Henry Rollins does a radio show out here where he plays his weird strange music and some of it I can’t stand but some is really interesting. Oddly enough, when I’m writing I’ll have the radio going, playing NPR. Sometimes I’ll stop and hear what they have to say but then I’ll go right back into writing.
Q. Who’s your favorite tenor sax player?
A. I’d have to say Sonny Rollins. I finally got to see him at this concert hall in L.A., and he comes out on stage, a little bit grey, a little bent over from arthritis or something, and he looks like he might peel over any second now. Once he picks up his sax, he’s just blowing and it’s great.
Q. Do you feel the time and place we are now at, as a country and nation, there is a duty as a citizen to get involved more with politics?
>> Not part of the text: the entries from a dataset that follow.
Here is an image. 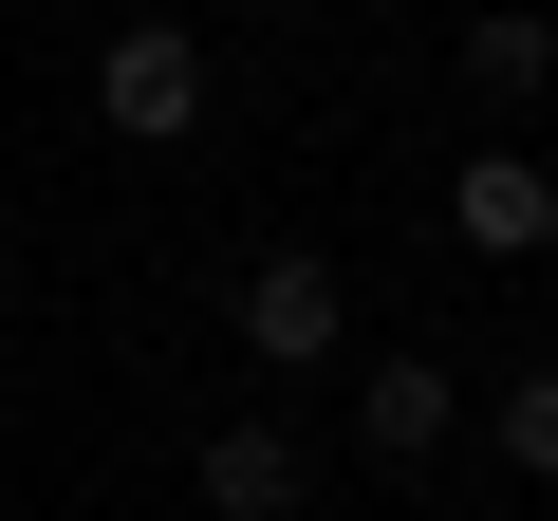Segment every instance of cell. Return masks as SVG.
<instances>
[{
	"label": "cell",
	"instance_id": "277c9868",
	"mask_svg": "<svg viewBox=\"0 0 558 521\" xmlns=\"http://www.w3.org/2000/svg\"><path fill=\"white\" fill-rule=\"evenodd\" d=\"M447 223H465L484 260H539V242H558V168H539V149H465V168H447Z\"/></svg>",
	"mask_w": 558,
	"mask_h": 521
},
{
	"label": "cell",
	"instance_id": "5b68a950",
	"mask_svg": "<svg viewBox=\"0 0 558 521\" xmlns=\"http://www.w3.org/2000/svg\"><path fill=\"white\" fill-rule=\"evenodd\" d=\"M447 428H465V391H447L428 354H373V373H354V447H373V465H428Z\"/></svg>",
	"mask_w": 558,
	"mask_h": 521
},
{
	"label": "cell",
	"instance_id": "6da1fadb",
	"mask_svg": "<svg viewBox=\"0 0 558 521\" xmlns=\"http://www.w3.org/2000/svg\"><path fill=\"white\" fill-rule=\"evenodd\" d=\"M223 336H242L260 373H317V354L354 336V280H336V260H317V242H260V260H242V280H223Z\"/></svg>",
	"mask_w": 558,
	"mask_h": 521
},
{
	"label": "cell",
	"instance_id": "7a4b0ae2",
	"mask_svg": "<svg viewBox=\"0 0 558 521\" xmlns=\"http://www.w3.org/2000/svg\"><path fill=\"white\" fill-rule=\"evenodd\" d=\"M94 131H112V149H186V131H205V38H186V20H112Z\"/></svg>",
	"mask_w": 558,
	"mask_h": 521
},
{
	"label": "cell",
	"instance_id": "ba28073f",
	"mask_svg": "<svg viewBox=\"0 0 558 521\" xmlns=\"http://www.w3.org/2000/svg\"><path fill=\"white\" fill-rule=\"evenodd\" d=\"M0 260H20V205H0Z\"/></svg>",
	"mask_w": 558,
	"mask_h": 521
},
{
	"label": "cell",
	"instance_id": "52a82bcc",
	"mask_svg": "<svg viewBox=\"0 0 558 521\" xmlns=\"http://www.w3.org/2000/svg\"><path fill=\"white\" fill-rule=\"evenodd\" d=\"M484 447H502L521 484H558V373H502V391H484Z\"/></svg>",
	"mask_w": 558,
	"mask_h": 521
},
{
	"label": "cell",
	"instance_id": "3957f363",
	"mask_svg": "<svg viewBox=\"0 0 558 521\" xmlns=\"http://www.w3.org/2000/svg\"><path fill=\"white\" fill-rule=\"evenodd\" d=\"M205 521H299V484H317V447L299 428H279V410H242V428H205Z\"/></svg>",
	"mask_w": 558,
	"mask_h": 521
},
{
	"label": "cell",
	"instance_id": "8992f818",
	"mask_svg": "<svg viewBox=\"0 0 558 521\" xmlns=\"http://www.w3.org/2000/svg\"><path fill=\"white\" fill-rule=\"evenodd\" d=\"M465 94H484V112L558 94V20H521V0H502V20H465Z\"/></svg>",
	"mask_w": 558,
	"mask_h": 521
}]
</instances>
A. Sure, of course. You’re sitting there in one of the swing state where Trump and Clinton are battling it out for the soul of America.
Q. Yes, I think we all should be getting ourselves involved. But the answer is also there are times where you can hit people over the head with politics and times you can’t. I don’t know when one candidate is better than the other, but getting to the heart of that question…
For instance, some things are more socially political than other things. One of the things I’ve written is a black pulp character in the segregated L.A. 1930’s. I have to show the history when that’s the reality of the story, as it helps make the story richer and is true to what was going on.
Hopefully a year from now, I’m hoping Trump isn’t president, we can look back and have some sort of analysis of this climate. We do know, for good or for ill, Trump is touching something that is out there. Whether it’s among the disenchantment of the white working class or something else, he is nonetheless touching it. It’s a reaction to change, which for some people brings out the “Let’s go back to the old days” mentality.
I’m a guy who writes middle or low brow entertainment, but as I’ve said before most of our current reality is going to leak into my stories. I could be really comfortable writing just black characters, but I gotta write white characters, Latino characters, old characters, any walk of life really, to get a rich tapestry of reality in my stories. I want them to make them dimensional, and so even though we may be individuals, we are shaped by our environments and cultures, and that gets in the stories. So I think as much as you can, as a writer, you are an anthropologist watching life categorizing certain things making lists in your head, to get a cross pollination of characters. My teaching gig has a similar feel, because it’s a spread of people of all ages and life, and they are all trying to write their books.
Phillips’ Peepland miniseries will be published October 12th, with The Vigilante: Southland following soon after with an October 26th release date.